Is there any other better way to do it? I want to improve my function different. List size may be greater than 100,000.

# Solutions time comparisons

When there are so many different approaches to a problem, time comparisons can really help sort out the better answers.

## Setup

We use an array of size `(200000, 2, 2)` as OP Vincentlai pointed out that is in the range of the expected array size.

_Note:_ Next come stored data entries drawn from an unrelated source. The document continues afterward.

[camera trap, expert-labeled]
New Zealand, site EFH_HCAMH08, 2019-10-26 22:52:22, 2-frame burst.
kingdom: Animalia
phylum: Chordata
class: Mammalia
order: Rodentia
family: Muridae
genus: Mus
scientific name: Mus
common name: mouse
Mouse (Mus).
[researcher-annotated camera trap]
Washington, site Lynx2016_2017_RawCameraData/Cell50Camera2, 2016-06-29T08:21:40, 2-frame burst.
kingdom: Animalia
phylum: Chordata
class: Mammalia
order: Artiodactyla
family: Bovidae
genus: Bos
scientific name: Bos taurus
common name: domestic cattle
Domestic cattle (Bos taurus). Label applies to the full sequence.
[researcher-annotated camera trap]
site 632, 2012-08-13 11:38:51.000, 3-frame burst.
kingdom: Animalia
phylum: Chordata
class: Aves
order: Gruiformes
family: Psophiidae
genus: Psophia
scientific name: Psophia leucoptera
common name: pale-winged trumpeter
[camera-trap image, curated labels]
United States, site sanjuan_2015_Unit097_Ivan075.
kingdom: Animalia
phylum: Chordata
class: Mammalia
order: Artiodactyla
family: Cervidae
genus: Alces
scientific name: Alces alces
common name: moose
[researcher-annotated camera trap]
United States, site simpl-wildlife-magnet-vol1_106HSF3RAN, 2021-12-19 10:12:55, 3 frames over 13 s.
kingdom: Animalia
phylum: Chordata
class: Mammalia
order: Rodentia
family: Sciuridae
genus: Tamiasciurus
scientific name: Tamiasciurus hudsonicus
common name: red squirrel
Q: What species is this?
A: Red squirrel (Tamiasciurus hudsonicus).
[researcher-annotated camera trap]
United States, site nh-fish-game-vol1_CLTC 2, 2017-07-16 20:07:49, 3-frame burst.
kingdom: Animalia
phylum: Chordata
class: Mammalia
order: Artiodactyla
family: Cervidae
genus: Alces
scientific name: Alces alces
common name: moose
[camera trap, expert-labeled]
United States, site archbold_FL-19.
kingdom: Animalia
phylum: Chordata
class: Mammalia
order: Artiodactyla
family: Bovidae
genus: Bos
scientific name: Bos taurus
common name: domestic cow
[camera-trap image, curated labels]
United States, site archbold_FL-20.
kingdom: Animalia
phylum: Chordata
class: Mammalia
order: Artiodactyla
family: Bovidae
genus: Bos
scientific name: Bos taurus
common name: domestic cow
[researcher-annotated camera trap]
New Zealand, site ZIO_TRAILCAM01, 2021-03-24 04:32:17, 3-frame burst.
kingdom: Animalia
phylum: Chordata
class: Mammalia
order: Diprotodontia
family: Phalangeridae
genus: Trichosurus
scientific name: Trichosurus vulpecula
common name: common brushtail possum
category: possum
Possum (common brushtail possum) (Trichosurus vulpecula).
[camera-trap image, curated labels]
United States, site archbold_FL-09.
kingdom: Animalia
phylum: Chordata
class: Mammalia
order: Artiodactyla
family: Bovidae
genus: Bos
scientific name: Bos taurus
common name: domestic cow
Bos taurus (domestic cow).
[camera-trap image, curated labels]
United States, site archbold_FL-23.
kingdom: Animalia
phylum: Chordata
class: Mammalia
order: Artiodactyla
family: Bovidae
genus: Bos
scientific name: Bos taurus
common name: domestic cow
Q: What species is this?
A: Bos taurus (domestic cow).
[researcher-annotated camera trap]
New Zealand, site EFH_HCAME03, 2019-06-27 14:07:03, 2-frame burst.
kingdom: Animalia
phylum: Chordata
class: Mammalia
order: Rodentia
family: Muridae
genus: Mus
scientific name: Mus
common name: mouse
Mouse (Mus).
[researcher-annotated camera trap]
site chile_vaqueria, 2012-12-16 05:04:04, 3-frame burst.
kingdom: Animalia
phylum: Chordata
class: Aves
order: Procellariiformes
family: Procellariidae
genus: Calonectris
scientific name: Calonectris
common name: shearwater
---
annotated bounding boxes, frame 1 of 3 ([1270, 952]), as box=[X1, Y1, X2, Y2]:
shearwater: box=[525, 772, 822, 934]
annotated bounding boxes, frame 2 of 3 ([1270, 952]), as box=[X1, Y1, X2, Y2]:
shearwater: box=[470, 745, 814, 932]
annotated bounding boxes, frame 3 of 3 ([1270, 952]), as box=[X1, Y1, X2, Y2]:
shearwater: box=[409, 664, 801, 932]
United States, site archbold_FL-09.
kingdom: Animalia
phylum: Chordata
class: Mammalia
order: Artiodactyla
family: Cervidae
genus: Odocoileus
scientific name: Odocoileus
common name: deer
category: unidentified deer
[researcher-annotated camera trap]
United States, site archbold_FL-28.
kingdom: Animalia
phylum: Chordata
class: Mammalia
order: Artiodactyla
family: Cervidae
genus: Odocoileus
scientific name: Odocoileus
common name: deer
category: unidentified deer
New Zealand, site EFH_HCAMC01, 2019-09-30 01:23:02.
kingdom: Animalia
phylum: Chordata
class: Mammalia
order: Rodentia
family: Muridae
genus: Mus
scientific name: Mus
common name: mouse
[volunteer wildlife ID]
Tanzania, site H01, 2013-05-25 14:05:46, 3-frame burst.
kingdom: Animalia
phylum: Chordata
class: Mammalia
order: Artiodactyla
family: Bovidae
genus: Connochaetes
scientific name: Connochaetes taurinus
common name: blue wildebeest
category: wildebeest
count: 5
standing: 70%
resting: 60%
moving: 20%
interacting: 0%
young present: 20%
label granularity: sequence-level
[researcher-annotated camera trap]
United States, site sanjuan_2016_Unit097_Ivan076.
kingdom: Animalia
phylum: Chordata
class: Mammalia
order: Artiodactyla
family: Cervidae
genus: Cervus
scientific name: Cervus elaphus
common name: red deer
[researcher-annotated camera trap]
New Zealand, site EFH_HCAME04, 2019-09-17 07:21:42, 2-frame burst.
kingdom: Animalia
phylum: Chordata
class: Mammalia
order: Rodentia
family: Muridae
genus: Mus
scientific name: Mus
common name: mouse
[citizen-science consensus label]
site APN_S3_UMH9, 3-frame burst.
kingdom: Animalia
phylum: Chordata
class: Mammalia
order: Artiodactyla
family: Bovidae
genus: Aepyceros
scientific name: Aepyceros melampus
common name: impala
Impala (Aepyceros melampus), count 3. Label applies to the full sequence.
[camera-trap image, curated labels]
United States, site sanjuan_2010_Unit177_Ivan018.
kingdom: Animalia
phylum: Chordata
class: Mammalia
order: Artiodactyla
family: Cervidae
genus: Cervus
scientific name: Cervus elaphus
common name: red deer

``a = np.array(np.random.randint(10, size=(200000, 2, 2))) ``

## Using Joe answer: `numpy.logical_and`

``%timeit b = a[np.logical_and(a[:,0,0] != a[:,1,0],  a[:,0,1] != a[:,1,1])] >>> 5.12 ms ± 110 µs per loop (mean ± std. dev. of 7 runs, 100 loops each) ``

## Using Coldspeed first answer: vectorised comparison

``%timeit b = a[~(a[:, 0] == a[:, 1]).all(1)] >>> 13.7 ms ± 559 µs per loop (mean ± std. dev. of 7 runs, 100 loops each) ``

## Using Coldspeed second answer: `numpy.logical_or`

``%timeit b = a[np.logical_or.reduce(a[:, 0] != a[:, 1], axis=1)] >>> 13.2 ms ± 498 µs per loop (mean ± std. dev. of 7 runs, 100 loops each) ``

## Using U9 Forward answer: filters

``%timeit b = list(filter(lambda x: x[0]!=x[1],a.tolist())) >>> 102 ms ± 4.02 ms per loop (mean ± std. dev. of 7 runs, 10 loops each) ``

``%timeit b = [[(x1, y1), (x2, y2)] for (x1, y1), (x2, y2) in a if (x1, y1) != (x2, y2)] >>> 752 ms ± 11.6 ms per loop (mean ± std. dev. of 7 runs, 1 loop each) ``
Joe's approach with `numpy.logical_and` is by far the faster one. Predictably, every full python approach falls extremely short to anything numpy.